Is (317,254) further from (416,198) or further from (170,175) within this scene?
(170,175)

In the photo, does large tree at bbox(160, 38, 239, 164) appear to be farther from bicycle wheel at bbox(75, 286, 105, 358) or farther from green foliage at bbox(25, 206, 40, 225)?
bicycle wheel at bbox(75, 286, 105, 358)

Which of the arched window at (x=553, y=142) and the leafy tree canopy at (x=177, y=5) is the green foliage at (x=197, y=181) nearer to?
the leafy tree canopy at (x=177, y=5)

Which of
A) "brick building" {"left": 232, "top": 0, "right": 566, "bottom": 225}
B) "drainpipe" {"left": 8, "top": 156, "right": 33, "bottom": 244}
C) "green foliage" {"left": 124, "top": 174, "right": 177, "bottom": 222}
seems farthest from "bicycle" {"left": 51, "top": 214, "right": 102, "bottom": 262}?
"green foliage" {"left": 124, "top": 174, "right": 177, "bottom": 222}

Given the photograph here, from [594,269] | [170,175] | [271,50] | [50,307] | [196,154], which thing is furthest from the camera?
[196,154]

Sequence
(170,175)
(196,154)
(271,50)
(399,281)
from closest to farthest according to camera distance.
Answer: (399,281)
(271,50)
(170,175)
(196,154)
################
SET TASK = Print the material above again, line for line, changing nothing.

EXERCISE ANSWER =
Is (317,254) further from (416,198) or further from (170,175) within this scene?
(170,175)

In the photo, does large tree at bbox(160, 38, 239, 164) appear to be farther from bicycle wheel at bbox(75, 286, 105, 358) or farther from green foliage at bbox(25, 206, 40, 225)?
bicycle wheel at bbox(75, 286, 105, 358)

Which of the arched window at (x=553, y=142) and the leafy tree canopy at (x=177, y=5) is the green foliage at (x=197, y=181) nearer to?
the leafy tree canopy at (x=177, y=5)

Which of
A) "brick building" {"left": 232, "top": 0, "right": 566, "bottom": 225}
B) "drainpipe" {"left": 8, "top": 156, "right": 33, "bottom": 244}
C) "green foliage" {"left": 124, "top": 174, "right": 177, "bottom": 222}
seems farthest from "bicycle" {"left": 51, "top": 214, "right": 102, "bottom": 262}?
"green foliage" {"left": 124, "top": 174, "right": 177, "bottom": 222}

Given the photograph here, from [594,269] | [170,175] | [271,50] | [50,307] | [196,154], which thing is furthest from the camera?
[196,154]

Sequence
(170,175)
(196,154)
(271,50)
(399,281)
from closest to farthest according to camera distance.
Answer: (399,281)
(271,50)
(170,175)
(196,154)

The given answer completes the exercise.